- Born: Franz Harary July 18, 1962 (age 63) Ann Arbor, Michigan, U.S.
- Occupation(s): Magician, illusionist
- Known for: World's Greatest Magic
- Website: www.franzharary.com

= Franz Harary =

American magician and inventor

Franz Harary (born July 18, 1962) is an American magician and inventor who has appeared on television shows such as the first episode of NBC's The World's Greatest Magic, on which Harary made the Space Shuttle appear to vanish.

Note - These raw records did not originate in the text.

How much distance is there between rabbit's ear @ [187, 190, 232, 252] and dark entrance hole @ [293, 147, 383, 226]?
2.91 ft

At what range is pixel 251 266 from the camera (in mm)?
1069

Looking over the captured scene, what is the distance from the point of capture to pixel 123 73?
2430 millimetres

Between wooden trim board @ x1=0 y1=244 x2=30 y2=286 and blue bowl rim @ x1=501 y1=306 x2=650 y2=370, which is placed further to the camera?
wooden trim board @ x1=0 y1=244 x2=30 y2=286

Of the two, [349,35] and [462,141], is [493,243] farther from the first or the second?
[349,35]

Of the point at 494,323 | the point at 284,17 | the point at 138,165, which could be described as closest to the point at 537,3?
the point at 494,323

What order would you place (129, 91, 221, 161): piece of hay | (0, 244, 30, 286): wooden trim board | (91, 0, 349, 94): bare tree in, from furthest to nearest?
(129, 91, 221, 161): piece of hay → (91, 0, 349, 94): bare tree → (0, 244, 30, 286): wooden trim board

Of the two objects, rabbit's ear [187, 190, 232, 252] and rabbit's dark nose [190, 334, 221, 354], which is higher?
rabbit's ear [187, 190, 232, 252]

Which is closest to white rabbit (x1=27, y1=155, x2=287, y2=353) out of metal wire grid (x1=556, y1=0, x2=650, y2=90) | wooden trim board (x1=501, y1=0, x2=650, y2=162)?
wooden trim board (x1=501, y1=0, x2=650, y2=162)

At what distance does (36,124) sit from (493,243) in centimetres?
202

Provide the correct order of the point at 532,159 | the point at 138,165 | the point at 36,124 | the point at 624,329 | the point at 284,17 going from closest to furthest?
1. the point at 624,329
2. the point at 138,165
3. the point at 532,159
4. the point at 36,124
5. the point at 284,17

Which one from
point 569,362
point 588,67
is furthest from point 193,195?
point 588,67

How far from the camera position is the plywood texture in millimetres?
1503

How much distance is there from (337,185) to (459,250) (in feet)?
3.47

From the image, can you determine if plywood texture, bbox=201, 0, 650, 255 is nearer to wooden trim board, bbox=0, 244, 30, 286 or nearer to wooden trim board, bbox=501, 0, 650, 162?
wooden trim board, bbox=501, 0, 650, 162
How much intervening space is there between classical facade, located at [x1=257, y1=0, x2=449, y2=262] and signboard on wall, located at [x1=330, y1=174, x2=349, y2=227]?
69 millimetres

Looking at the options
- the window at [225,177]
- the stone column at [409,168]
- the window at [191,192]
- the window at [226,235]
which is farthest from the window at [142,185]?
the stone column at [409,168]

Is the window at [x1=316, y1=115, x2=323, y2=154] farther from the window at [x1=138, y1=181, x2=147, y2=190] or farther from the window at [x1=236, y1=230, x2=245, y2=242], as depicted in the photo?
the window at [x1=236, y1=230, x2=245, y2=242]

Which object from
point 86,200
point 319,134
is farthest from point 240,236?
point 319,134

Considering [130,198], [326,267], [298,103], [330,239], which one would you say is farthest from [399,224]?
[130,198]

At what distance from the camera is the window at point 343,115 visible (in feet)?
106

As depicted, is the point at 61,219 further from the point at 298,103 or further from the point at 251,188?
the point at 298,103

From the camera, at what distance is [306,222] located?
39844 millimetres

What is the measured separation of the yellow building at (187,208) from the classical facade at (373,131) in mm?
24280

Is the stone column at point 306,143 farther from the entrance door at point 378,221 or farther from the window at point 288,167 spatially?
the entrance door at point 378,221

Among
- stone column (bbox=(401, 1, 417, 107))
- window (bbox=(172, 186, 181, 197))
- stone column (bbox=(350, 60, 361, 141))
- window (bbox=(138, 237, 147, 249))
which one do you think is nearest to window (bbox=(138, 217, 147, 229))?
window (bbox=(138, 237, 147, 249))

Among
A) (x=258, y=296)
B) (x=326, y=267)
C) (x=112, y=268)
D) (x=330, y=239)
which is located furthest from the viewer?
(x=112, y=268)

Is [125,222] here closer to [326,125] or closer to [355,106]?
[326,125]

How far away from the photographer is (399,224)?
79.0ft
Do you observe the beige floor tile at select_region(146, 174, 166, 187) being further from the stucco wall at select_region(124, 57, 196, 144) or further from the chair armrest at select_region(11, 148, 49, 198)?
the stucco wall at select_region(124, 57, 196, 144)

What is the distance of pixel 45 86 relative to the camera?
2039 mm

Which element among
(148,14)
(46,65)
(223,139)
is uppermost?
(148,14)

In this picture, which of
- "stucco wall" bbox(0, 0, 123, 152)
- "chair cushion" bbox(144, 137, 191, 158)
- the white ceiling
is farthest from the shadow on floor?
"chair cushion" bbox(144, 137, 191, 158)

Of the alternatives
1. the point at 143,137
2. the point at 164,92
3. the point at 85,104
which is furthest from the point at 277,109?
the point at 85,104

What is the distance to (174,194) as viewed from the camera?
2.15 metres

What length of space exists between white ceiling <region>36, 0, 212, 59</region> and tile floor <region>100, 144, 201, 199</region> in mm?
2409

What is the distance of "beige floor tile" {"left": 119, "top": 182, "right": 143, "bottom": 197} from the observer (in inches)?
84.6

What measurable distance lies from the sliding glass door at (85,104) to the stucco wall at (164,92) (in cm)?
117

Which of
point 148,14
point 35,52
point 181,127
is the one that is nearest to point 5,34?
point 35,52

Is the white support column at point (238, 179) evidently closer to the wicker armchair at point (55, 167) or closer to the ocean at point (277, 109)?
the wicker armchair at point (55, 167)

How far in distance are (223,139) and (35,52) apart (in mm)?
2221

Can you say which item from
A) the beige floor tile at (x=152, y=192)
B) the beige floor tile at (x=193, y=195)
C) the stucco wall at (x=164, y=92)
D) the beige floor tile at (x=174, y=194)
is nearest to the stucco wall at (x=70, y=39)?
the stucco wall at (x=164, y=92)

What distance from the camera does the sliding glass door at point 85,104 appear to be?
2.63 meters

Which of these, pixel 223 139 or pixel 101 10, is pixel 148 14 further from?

While studying music at Eastern Michigan University and aspiring to be a singer and dancer on Broadway, Harary was designing illusions as a hobby. He began performing publicly after persuading the university's marching band leader to let him appear as part of the halftime show. Between 1982 and 1984, Harary's Odyssey In Illusion team designed and executed illusions for ballet troupes, ice revues, marching bands, and symphony orchestras. It was featured on ABC-TV's live telecast of the 1983 Thanksgiving Day parade in Detroit. At the end of 1983, Harary sent Michael Jackson a videotape of Odyssey In Illusions greatest hits and within a week was invited to perform as part of the Jacksons' "Victory Tour" in 1984. Harary made Jackson levitate and disappear on one side of the stage and reappear with his brothers on the other side.

Among other music acts he has designed illusions for are N*SYNC, Cher, Snoop Dogg, Tupac Shakur, Tone Loc, Styx, Dr. Dre, Usher, Boyz II Men, Queen Latifah, Hammer, Tina Turner, Reba McEntire and Missy Elliott.

In 1996 Harary created the magic segments for the Broadway production Ragtime, in which Houdini was one of its main characters.

==Television ==

In 2010, Harary was the principal judge in a magical TV series called India's Magic Star, telecast on the Indian channel STAR One.